CatBoostClassifier

Сlass CatBoostClassifier(iterations=None,
                         learning_rate=None,
                         depth=None,
                         l2_leaf_reg=None,
                         model_size_reg=None,
                         rsm=None,
                         loss_function='Logloss',
                         border_count=None,
                         feature_border_type=None,
                         old_permutation_block_size=None,
                         od_pval=None,
                         od_wait=None,
                         od_type=None,
                         nan_mode=None,
                         counter_calc_method=None,
                         leaf_estimation_iterations=None,
                         leaf_estimation_method=None,
                         thread_count=None,
                         random_seed=None,
                         use_best_model=None,
                         verbose=None,
                         logging_level=None,
                         metric_period=None,
                         ctr_leaf_count_limit=None,
                         store_all_simple_ctr=None,
                         max_ctr_complexity=None,
                         has_time=None,
                         allow_const_label=None,
                         classes_count=None,
                         class_weights=None,
                         one_hot_max_size=None,
                         random_strength=None,
                         name=None,
                         ignored_features=None,
                         train_dir=None,
                         custom_loss=None,
                         custom_metric=None,
                         eval_metric=None,
                         bagging_temperature=None,
                         save_snapshot=None,
                         snapshot_file=None,
                         fold_len_multiplier=None,
                         used_ram_limit=None,
                         gpu_ram_part=None,
                         allow_writing_files=None,
                         final_ctr_computation_mode=None,
                         approx_on_full_history=None,
                         boosting_type=None,
                         simple_ctr=None,
                         combinations_ctr=None,
                         per_feature_ctr=None,
                         task_type=None,
                         device_config=None,
                         devices=None,
                         bootstrap_type=None,
                         subsample=None,
                         max_depth=None,
                         n_estimators=None,
                         num_boost_round=None,
                         num_trees=None,
                         colsample_bylevel=None,
                         random_state=None,
                         reg_lambda=None,
                         objective=None,
                         eta=None,
                         max_bin=None,
                         scale_pos_weight=None,
                         gpu_cat_features_storage=None,
                         data_partition=None
                         metadata=None)
Purpose

Training and applying models for the classification problems. When using the applying methods only the probability that the object belongs to the class is returned. Provides compatibility with the scikit-learn tools.

Parameters
Parameter Description Default value
metadata The key-value string pairs to store in the model's metadata storage after the training. None

See Training parameters for the full list of parameters.

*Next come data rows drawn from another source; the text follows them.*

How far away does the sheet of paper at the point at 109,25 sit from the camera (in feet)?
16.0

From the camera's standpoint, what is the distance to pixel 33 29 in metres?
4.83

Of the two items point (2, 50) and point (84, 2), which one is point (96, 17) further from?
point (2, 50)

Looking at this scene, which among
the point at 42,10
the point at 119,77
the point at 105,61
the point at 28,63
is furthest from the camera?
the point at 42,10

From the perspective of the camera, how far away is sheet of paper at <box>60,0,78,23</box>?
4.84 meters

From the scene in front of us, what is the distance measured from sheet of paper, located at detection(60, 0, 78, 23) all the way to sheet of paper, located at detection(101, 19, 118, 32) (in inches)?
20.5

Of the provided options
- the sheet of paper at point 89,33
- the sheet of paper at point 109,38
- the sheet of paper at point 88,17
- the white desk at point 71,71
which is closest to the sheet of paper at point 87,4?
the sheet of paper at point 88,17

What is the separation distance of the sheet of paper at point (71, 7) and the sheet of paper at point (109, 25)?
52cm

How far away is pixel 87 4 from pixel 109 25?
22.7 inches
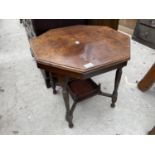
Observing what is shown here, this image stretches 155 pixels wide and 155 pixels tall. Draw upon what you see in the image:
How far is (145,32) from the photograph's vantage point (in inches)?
89.4

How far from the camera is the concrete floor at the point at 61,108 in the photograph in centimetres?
133

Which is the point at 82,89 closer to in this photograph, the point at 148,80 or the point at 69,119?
the point at 69,119

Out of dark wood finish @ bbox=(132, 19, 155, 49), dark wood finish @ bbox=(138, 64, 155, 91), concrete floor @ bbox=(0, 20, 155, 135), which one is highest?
dark wood finish @ bbox=(132, 19, 155, 49)

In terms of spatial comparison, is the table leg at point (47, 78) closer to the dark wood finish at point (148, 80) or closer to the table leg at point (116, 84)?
the table leg at point (116, 84)

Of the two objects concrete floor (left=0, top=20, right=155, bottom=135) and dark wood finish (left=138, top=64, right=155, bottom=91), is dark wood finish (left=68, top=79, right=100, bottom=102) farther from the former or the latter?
dark wood finish (left=138, top=64, right=155, bottom=91)

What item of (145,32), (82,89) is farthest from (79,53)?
(145,32)

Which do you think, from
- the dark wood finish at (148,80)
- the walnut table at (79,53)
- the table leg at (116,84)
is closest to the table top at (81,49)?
the walnut table at (79,53)

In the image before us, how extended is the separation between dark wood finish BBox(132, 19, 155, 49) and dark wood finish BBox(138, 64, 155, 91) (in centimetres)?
95

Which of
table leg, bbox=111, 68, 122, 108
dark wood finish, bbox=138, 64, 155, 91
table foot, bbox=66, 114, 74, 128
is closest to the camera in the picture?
table leg, bbox=111, 68, 122, 108

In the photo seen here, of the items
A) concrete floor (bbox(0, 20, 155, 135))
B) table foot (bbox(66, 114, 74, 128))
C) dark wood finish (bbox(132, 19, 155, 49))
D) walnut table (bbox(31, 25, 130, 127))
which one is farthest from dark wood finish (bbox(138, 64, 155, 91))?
dark wood finish (bbox(132, 19, 155, 49))

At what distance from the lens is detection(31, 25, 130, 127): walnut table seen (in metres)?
0.92

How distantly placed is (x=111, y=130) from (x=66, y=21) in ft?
3.61

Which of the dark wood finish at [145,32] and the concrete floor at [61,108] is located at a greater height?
the dark wood finish at [145,32]

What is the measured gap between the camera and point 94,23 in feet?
5.61
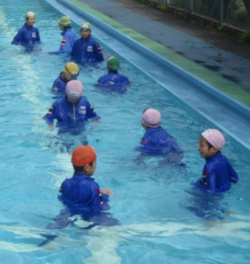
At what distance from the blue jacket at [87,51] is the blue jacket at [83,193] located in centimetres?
716

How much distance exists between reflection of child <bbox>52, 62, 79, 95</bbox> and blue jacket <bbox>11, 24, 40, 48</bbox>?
174 inches

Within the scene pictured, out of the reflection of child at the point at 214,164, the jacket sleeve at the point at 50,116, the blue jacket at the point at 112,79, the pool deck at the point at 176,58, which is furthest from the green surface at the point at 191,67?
the reflection of child at the point at 214,164

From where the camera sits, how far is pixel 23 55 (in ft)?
44.5

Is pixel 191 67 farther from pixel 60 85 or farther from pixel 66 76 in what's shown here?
pixel 66 76

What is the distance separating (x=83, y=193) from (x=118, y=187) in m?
1.43

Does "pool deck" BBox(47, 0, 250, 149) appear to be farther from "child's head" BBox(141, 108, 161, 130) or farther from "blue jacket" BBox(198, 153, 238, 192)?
"blue jacket" BBox(198, 153, 238, 192)

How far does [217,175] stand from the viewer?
20.7ft

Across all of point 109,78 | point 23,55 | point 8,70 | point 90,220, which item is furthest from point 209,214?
point 23,55

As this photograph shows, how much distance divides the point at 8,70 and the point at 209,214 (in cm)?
703

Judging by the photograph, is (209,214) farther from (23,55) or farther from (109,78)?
(23,55)

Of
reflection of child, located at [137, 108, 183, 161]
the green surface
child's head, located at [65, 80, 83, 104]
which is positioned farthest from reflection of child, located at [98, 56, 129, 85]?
reflection of child, located at [137, 108, 183, 161]

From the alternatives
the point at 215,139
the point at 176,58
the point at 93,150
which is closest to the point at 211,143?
the point at 215,139

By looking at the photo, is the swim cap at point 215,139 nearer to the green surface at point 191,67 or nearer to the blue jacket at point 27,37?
the green surface at point 191,67

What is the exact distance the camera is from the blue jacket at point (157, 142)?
7379 mm
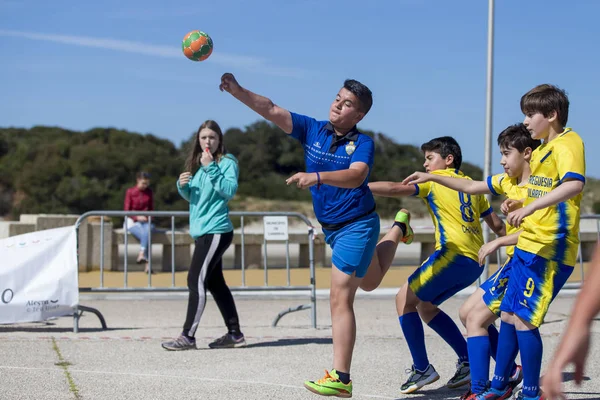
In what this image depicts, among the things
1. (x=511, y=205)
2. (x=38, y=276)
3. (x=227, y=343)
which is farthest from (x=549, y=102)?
(x=38, y=276)

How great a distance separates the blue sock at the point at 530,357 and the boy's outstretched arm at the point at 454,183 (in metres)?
0.94

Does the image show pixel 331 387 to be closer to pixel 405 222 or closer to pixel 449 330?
pixel 449 330

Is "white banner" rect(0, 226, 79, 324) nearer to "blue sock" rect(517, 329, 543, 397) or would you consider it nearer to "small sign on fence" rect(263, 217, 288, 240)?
"small sign on fence" rect(263, 217, 288, 240)

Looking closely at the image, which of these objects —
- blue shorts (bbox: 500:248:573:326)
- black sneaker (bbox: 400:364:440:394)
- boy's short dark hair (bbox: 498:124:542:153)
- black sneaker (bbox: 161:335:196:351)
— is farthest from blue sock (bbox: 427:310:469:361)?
black sneaker (bbox: 161:335:196:351)

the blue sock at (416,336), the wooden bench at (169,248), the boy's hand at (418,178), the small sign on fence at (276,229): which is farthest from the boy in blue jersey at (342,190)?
the wooden bench at (169,248)

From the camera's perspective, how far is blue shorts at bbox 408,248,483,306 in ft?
18.2

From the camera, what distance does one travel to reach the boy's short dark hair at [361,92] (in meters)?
5.25

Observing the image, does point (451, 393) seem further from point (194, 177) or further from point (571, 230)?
point (194, 177)

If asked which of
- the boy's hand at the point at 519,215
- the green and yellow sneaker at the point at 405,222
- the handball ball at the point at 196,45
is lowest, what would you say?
the green and yellow sneaker at the point at 405,222

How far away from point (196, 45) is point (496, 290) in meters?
2.51

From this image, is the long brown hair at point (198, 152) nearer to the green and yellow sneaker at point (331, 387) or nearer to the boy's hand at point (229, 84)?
the boy's hand at point (229, 84)

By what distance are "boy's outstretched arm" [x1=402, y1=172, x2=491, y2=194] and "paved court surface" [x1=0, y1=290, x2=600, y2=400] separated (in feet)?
4.51

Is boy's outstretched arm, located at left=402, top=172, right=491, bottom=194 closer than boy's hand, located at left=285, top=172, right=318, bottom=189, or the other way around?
boy's hand, located at left=285, top=172, right=318, bottom=189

Note. Some parameters duplicate the ones specified for the fit method. In these cases the values specified for the fit method take precedence.
Attributes
Attribute Type Description
is_fitted_ bool

Check whether the model is trained.

tree_count_ int

Return the number of trees in the model.

This number can differ from the value specified in the iterations training parameter in the following cases:
  • The training is stopped by the overfitting detector.
  • The use_best_model training parameter is set to “True”.
feature_importances_ list Output the calculated feature importances.
random_seed_ int

The random seed used for training.

learning_rate_ int

The learning rate used for training.

metadata_ string

Return a proxy object with metadata from the model's internal key-value string storage. Emulates a Python dictionary and allows to iterate, get, set and delete key-values from the model's metadata storage.

Methods
Method Description
fit

Train a model.

predict

Apply the model to the given dataset.

predict_proba

Apply the model to the given dataset to predict the probability that the object belongs to the given classes.

staged_predict

Apply the model to the given dataset and calculate the results for each i-th tree of the model taking into consideration only the trees in the range [1;i].

staged_predict_proba

Apply the model to the given dataset to predict the probability that the object belongs to the class and calculate the results for each i-th tree of the model taking into consideration only the trees in the range [1;i].

eval_metrics

Calculate the specified metrics for the specified dataset.

get_feature_importance

Calculate and return the feature importances.

get_object_importance
Calculate the effect of objects from the train dataset on the optimized metric values for the objects from the input dataset:
  • Positive values reflect that the optimized metric increases.
  • Negative values reflect that the optimized metric decreases.
load_model

Load the model from a file.

save_model

Save the model to a file.

shrink

Shrink the model. Only trees with indices from the range [ntree_start, ntree_end) are kept.

get_param

Return the value of the specified training parameter.

get_params

Return the training parameters.

set_params

Set the training parameters.

score

Calculate the Accuracy metric for the objects in the given dataset.

copy

Copy the CatBoost object.

get_test_eval

Returns the formula values that were calculated for the objects from the test dataset provided for training.